"Du Liban à la Corse, de l'Allemagne à la Grèce, il faut du temps pour que les mots en forme d'armes ne deviennent des armures"

3:10
  • Copié
, modifié à

Chaque samedi et dimanche, François Clauss se penche sur une actualité de la semaine écoulée. Aujourd'hui, c'est film, politique et mots d'actualité.

"Clauss toujours". L'humeur de François Clauss, tous les samedis et dimanches matins à 8h55 sur Europe 1. Bonjour François.

Bonjour Julien, bonjour à tous et toutes.

L'insulte, c'est le titre, de ce magnifique film à l'affiche depuis 10 jours, qui vient d'être sélectionné pour concourir aux oscars hollywoodiens dans la catégorie "Meilleur film étranger". Il est signé du réalisateur libanais, Ziad Doueiri, metteur en scène très prometteur, à qui l'on doit une des meilleures séries télévisées du moment, "Baron Noir". L'insulte, c'est le Beyrouth d'aujourd'hui, où planent les fantômes de la guerre civile. C'est aussi beaucoup plus. Comment une simple querelle de voisinage entre un réfugié palestinien et un jeune chrétien réveille, 25 ans plus tard, les vieux démons.

"Tes mots sont inacceptables. La guerre commence comme ça", dit le père du personnage principal. Oui, des mots qui font mal. Les voisins s'en mêlent, les communautés s'affrontent, les médias s'en emparent, la politique en joue et le monde bascule dans la guerre. Oui, c'est un film qui nous parle, magnifique. Et finalement, on le sait depuis Freud, quand on ne met pas un mot sur une douleur, elle reste là, sourde, et se diffuse insidieusement. Et il en est du monde qui nous entoure comme des êtres.

Regardez en Allemagne cette semaine. Voilà un mot qui à lui seul réveille toutes les obsessions du pays. Ce mot, c'est "heimat". Difficilement traduisible en Français, "heimat" c'est à la fois la patrie, la terre des ancêtres mais aussi le lieu où l'on se sent bien. "Heimat" était un mot banni en Allemagne depuis 1945. Il était au cœur de la sémantique nazie : pas un discours d'Hitler sans le mot "heimat". Et voilà que 70 ans après, le très conservateur ministre bavarois de l'intérieur, en charge du dossier des migrants, veut renommer son ministère en "ministère de la heimat", de la patrie, symbole d'une Allemagne qui veut se refermer sur ses frontières. Et voilà qu'on se déchire, de l'extrême droite à l'extrême gauche sur les réseaux sociaux et sur les plateaux de télé. 

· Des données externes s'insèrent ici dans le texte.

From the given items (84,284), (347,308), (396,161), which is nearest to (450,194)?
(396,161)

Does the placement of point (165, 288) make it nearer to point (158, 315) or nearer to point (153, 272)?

Regardez ces dizaines de manifestants en Grèce qui soudain ressortent des vieux drapeaux parce qu'ils ne supportent pas que leurs voisins des Balkans, la Macédoine, porte le même nom que leur région à eux, dans le nord. On manifeste pour un mot ! "Poids des mots, choc des photos", pour reprendre le célèbre slogan de Paris Match. Regardez en Corse cette semaine, cette image si forte, peut-être le premier pas d'une réconciliation. 20 ans après, la veuve du Préfet Erignac revient là où son mari fut assassiné. Dans la foule, le leader nationaliste Gilles Siméoni, qui fut le défenseur d'Yvan Colonna. Oui, l'image est forte mais elle ne suffit pas et les mots de Mme Erignac le rappellent. A l'issue du discours du Président de la République, le leader nationaliste déçu évoquera, je cite, "un discours de vengeance". Là aussi, le mot au pays de Colomba, 150 ans après Prosper Mérimée, résonne étrangement.

On l'a compris, du Liban à la Corse, de l'Allemagne à la Grèce, il faut du temps pour que les mots en forme d'armes ne deviennent des armures. Mais heureusement, il n'y a pas seulement les mots de l'actualité,  souvent les mots du malheur. Il y a aussi les mots de tous les jours, parfois les mots du bonheur. Vous savez, Julien, ceux que parfois on dit avec les yeux.